*** Data extracts Section Begins ***

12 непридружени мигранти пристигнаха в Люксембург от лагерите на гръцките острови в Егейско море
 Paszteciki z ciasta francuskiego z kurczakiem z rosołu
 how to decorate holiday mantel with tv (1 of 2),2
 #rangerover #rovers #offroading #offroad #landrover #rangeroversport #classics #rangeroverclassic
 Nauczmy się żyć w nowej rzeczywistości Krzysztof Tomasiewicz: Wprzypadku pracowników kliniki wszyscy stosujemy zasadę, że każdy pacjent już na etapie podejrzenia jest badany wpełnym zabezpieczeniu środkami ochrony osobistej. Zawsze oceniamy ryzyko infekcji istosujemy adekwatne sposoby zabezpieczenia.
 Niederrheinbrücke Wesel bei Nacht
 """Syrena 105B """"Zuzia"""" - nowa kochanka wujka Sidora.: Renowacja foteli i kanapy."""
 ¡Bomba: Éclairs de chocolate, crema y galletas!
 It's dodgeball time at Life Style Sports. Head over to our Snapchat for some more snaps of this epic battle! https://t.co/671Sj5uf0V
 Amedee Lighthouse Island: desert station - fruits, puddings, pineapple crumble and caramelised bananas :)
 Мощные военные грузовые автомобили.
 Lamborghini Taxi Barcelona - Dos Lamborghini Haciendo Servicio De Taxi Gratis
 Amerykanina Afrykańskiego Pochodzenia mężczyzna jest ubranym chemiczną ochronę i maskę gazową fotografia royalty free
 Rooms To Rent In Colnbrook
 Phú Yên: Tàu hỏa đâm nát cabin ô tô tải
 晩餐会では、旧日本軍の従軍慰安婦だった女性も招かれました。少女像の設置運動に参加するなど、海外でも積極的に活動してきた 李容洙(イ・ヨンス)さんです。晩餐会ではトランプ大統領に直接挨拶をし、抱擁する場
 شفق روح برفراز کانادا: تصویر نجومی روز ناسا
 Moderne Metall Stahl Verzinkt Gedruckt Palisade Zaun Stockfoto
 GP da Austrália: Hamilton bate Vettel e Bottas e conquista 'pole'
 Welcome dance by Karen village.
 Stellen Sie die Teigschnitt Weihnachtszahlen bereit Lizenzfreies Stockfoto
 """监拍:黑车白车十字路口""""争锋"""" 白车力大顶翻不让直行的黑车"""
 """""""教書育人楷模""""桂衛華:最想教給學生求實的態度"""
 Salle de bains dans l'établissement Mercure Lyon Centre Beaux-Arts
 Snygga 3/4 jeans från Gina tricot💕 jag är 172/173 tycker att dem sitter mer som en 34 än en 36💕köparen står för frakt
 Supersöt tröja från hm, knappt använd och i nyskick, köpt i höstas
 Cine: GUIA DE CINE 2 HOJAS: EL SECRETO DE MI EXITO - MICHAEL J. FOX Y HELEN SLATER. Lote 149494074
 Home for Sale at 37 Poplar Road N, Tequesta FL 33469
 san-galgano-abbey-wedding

*** Data extracts Section Ends ***

# What the task requires:
A verbatim transcription is required: the first line of the listing, the line containing "Salle de bains", and every line between them.

# Answer box:
12 непридружени мигранти пристигнаха в Люксембург от лагерите на гръцките острови в Егейско море
 Paszteciki z ciasta francuskiego z kurczakiem z rosołu
 how to decorate holiday mantel with tv (1 of 2),2
 #rangerover #rovers #offroading #offroad #landrover #rangeroversport #classics #rangeroverclassic
 Nauczmy się żyć w nowej rzeczywistości Krzysztof Tomasiewicz: Wprzypadku pracowników kliniki wszyscy stosujemy zasadę, że każdy pacjent już na etapie podejrzenia jest badany wpełnym zabezpieczeniu środkami ochrony osobistej. Zawsze oceniamy ryzyko infekcji istosujemy adekwatne sposoby zabezpieczenia.
 Niederrheinbrücke Wesel bei Nacht
 """Syrena 105B """"Zuzia"""" - nowa kochanka wujka Sidora.: Renowacja foteli i kanapy."""
 ¡Bomba: Éclairs de chocolate, crema y galletas!
 It's dodgeball time at Life Style Sports. Head over to our Snapchat for some more snaps of this epic battle! https://t.co/671Sj5uf0V
 Amedee Lighthouse Island: desert station - fruits, puddings, pineapple crumble and caramelised bananas :)
 Мощные военные грузовые автомобили.
 Lamborghini Taxi Barcelona - Dos Lamborghini Haciendo Servicio De Taxi Gratis
 Amerykanina Afrykańskiego Pochodzenia mężczyzna jest ubranym chemiczną ochronę i maskę gazową fotografia royalty free
 Rooms To Rent In Colnbrook
 Phú Yên: Tàu hỏa đâm nát cabin ô tô tải
 晩餐会では、旧日本軍の従軍慰安婦だった女性も招かれました。少女像の設置運動に参加するなど、海外でも積極的に活動してきた 李容洙(イ・ヨンス)さんです。晩餐会ではトランプ大統領に直接挨拶をし、抱擁する場
 شفق روح برفراز کانادا: تصویر نجومی روز ناسا
 Moderne Metall Stahl Verzinkt Gedruckt Palisade Zaun Stockfoto
 GP da Austrália: Hamilton bate Vettel e Bottas e conquista 'pole'
 Welcome dance by Karen village.
 Stellen Sie die Teigschnitt Weihnachtszahlen bereit Lizenzfreies Stockfoto
 """监拍:黑车白车十字路口""""争锋"""" 白车力大顶翻不让直行的黑车"""
 """""""教書育人楷模""""桂衛華:最想教給學生求實的態度"""
 Salle de bains dans l'établissement Mercure Lyon Centre Beaux-Arts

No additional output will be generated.